Your task.
Extract everything from the line containing "How far from the shooting" down to the end of the data, reproducing each line verbatim.

Records shown.
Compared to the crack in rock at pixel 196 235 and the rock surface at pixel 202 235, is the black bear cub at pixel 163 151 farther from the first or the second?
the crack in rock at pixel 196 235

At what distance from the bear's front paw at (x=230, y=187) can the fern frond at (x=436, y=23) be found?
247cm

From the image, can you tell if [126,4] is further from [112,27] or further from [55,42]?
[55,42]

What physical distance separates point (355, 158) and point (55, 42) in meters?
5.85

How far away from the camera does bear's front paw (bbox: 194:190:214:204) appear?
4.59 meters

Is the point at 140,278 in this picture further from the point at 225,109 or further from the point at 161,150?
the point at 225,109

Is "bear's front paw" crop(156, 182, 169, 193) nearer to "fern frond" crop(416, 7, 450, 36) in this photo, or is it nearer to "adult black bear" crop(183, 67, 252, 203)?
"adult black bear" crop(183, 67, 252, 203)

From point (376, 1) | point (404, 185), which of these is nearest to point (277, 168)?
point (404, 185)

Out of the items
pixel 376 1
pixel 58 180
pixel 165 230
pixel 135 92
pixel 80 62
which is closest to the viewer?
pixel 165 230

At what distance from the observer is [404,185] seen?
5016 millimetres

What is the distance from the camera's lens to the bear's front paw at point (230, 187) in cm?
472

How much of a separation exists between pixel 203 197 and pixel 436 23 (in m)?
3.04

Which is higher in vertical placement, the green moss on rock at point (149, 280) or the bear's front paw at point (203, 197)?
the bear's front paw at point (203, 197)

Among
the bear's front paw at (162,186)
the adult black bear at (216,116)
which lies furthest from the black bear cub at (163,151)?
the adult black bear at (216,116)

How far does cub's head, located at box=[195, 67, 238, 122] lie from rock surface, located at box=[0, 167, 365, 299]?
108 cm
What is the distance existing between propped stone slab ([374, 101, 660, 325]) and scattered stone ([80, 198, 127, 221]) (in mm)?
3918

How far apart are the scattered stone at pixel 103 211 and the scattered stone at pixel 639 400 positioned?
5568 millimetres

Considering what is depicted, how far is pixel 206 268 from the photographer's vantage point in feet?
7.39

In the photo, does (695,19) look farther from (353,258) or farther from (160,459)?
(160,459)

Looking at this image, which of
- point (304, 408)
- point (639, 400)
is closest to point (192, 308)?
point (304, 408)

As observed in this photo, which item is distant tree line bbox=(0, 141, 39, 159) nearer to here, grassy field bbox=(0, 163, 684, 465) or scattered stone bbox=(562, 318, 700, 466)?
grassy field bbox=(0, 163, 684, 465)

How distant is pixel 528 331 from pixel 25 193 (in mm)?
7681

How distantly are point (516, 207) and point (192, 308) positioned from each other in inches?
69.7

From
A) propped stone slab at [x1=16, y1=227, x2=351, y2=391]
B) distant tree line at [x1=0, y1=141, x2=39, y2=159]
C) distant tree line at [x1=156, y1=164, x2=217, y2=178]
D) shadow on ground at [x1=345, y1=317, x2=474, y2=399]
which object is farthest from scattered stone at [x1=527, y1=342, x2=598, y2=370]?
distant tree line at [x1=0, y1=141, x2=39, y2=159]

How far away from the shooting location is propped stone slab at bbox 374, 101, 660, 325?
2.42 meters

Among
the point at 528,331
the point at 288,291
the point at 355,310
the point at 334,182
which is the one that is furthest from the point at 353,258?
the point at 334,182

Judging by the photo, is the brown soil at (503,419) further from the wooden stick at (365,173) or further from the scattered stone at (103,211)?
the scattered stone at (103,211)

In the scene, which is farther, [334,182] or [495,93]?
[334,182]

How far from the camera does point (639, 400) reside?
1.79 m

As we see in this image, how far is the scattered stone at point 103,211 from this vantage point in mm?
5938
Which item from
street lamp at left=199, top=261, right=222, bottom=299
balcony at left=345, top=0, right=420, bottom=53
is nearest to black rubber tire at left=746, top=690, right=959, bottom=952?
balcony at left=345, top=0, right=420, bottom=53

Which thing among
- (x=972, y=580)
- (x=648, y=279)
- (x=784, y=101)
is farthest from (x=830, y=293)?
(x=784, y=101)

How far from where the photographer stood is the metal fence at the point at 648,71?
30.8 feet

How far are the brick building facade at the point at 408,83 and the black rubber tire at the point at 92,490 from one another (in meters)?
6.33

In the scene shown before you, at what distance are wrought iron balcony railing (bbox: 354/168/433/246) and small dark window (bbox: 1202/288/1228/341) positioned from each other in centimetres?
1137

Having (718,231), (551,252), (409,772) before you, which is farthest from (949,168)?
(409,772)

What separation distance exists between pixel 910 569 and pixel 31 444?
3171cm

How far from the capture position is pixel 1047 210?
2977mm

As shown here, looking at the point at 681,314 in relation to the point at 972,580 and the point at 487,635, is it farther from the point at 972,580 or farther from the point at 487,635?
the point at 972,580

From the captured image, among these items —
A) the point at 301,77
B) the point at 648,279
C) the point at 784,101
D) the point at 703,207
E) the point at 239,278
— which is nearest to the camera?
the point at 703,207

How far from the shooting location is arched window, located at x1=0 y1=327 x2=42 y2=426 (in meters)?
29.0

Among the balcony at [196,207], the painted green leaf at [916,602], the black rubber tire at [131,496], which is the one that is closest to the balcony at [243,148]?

Expected answer.
How far from the shooting location is arched window, located at x1=0 y1=327 x2=42 y2=426 (in meters)?
29.0

Among the balcony at [196,207], the painted green leaf at [916,602], the black rubber tire at [131,496], which is the one that is closest to the balcony at [243,148]?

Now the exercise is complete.